If the tenant fails to pay rent, breaks the rules of the lease, or refuses to move out when the term of the lease is over, the landlord may file a lawsuit to evict (or remove) the tenant. If a judge determines that the eviction request is valid, the tenant may be physically removed from the apartment by a law enforcement officer. Eviction is a serious matter that reflects badly on your rental history and may make future landlords less likely to rent to you. If you need help negotiating a dispute with your landlord, there are state rental and housing agencies that can advise you.
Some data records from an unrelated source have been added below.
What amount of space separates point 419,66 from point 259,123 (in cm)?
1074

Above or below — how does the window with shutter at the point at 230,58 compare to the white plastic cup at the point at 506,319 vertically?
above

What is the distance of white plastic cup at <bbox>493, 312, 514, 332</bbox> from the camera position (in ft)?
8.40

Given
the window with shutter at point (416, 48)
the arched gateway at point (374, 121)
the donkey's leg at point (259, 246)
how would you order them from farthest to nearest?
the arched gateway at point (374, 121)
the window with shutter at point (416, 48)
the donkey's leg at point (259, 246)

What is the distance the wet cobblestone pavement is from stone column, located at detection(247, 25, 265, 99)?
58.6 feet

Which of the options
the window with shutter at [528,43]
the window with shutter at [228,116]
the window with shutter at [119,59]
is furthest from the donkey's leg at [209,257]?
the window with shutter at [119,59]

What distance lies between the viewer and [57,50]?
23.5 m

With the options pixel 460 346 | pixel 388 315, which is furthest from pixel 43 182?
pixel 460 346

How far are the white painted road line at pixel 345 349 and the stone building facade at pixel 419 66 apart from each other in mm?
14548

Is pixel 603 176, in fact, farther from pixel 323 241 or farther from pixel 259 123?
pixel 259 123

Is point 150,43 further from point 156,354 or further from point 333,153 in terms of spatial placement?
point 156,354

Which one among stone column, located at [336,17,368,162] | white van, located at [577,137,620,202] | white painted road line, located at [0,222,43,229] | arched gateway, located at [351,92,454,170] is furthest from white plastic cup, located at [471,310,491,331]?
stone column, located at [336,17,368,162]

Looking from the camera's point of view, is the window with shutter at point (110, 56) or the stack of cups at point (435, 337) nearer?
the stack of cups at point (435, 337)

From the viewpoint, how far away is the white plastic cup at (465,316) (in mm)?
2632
It has long been assumed that owning your own home is a cornerstone of the American Dream and that the only people who do not graduate from renting an apartment to buying a home are those who lack the financial means to do so. In the early 2000s, however, these assumptions were changing. According to studies done by the Fannie Mae Foundation (an organization that works to help low-, moderate-, and middle-income families buy homes) and the National Multi-Housing Council, an increasing number of high-income Americans were renting apartments as a lifestyle choice. This trend was especially prevalent in high-density urban areas among young adults, singles, and married couples without children (or whose children were grown). For these households the benefits of renting included financial flexibility (because their investment money was not tied up in a house); the ability to live in desirable urban locations near restaurants, entertainment, and shopping and to do away with long commutes from the suburbs; and liberation from home improvements, yard work, and other such responsibilities. In response to (or perhaps fueling) this change of attitude, developers introduced a new model of high-end apartment building that offers customized interior design, on-site fitness centers, high-speed internet access, and movie-screening rooms. Some of these cutting-edge buildings even feature an on-site concierge (a staff person who attends the front desk) to facilitate housekeeping, babysitting, grocery delivery, pet care, show tickets, and other arrangements.